Au final, «Hong Kong va souffrir et la Chine va probablement y gagner», ajoute-t-elle. Sur place, une source anonyme dans le monde des médias, contactée par Sputnik, partage ce constat.

«Le gouvernement chinois n’a pas peur des sanctions directes contre la Chine et Hong Kong. Les sanctions américaines envisagées à l’égard d’influents hommes d’affaires en Chine et à Hong Kong pourraient leur faire perdre de l’argent, mais ne sont pas assez lourdes pour faire changer la politique de Pékin à l’égard de Hong Kong», indique cette source, qui partage sa vie entre Shanghai et Hong Kong.  

Selon celle-ci, elles ne vont même pas convaincre plus de personnes sur place de choisir la voix de la démocratie. En effet, la majorité des Hongkongais ne s’intéressent pas nécessairement aux mouvements sociaux qui secouent la ville, explique-t-elle.

D’autant que, selon lui, certaines pratiques employées par les manifestants «pro-démocratie» durant les pics de violences ont refroidi de nombreux Hongkongais à prendre cette voie.

«Auparavant, il y avait des gens qui ont subi des pressions par des manifestants afin que ceux qui sont mécontents des manifestations ne puissent pas le dire.

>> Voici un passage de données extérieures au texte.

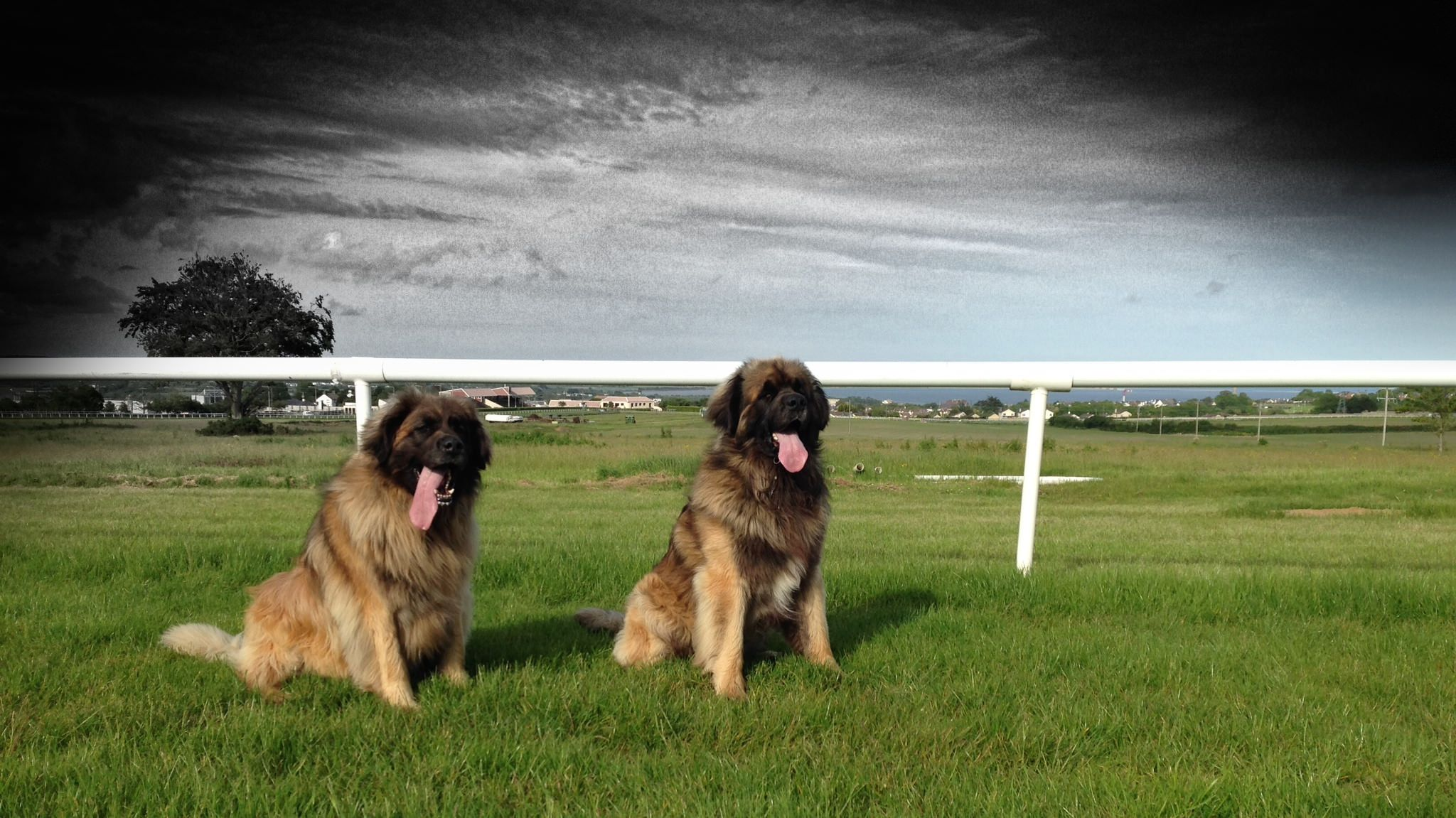 Delboy Ossie At The Races Leonberger Companion Dog Mans Best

Des manifestants ont menacé certains Hongkongais favorables au gouvernement chinois de casser leurs commerces s’ils affichaient publiquement leur soutien à Pékin.»

La mise en place de la loi de sécurité si virulemment contestée découle d’ailleurs en partie de ces agissements. Elle a donné des armes juridiques pour empêcher de telles pratiques d’intimidation, souligne la source de Sputnik:

«Depuis la nouvelle loi de sécurité mise en place par Pékin, beaucoup de leaders de l’opposition au gouvernement central se sont arrêtés de faire ce genre de racket. Certains d’entre eux ont d’ailleurs quitté la Chine.
C’est essentiellement parce que ces personnes, selon la nouvelle loi de sécurité mise en place par Pékin, seront jugées de manière beaucoup plus sévère que ça n’a été le cas par le passé.»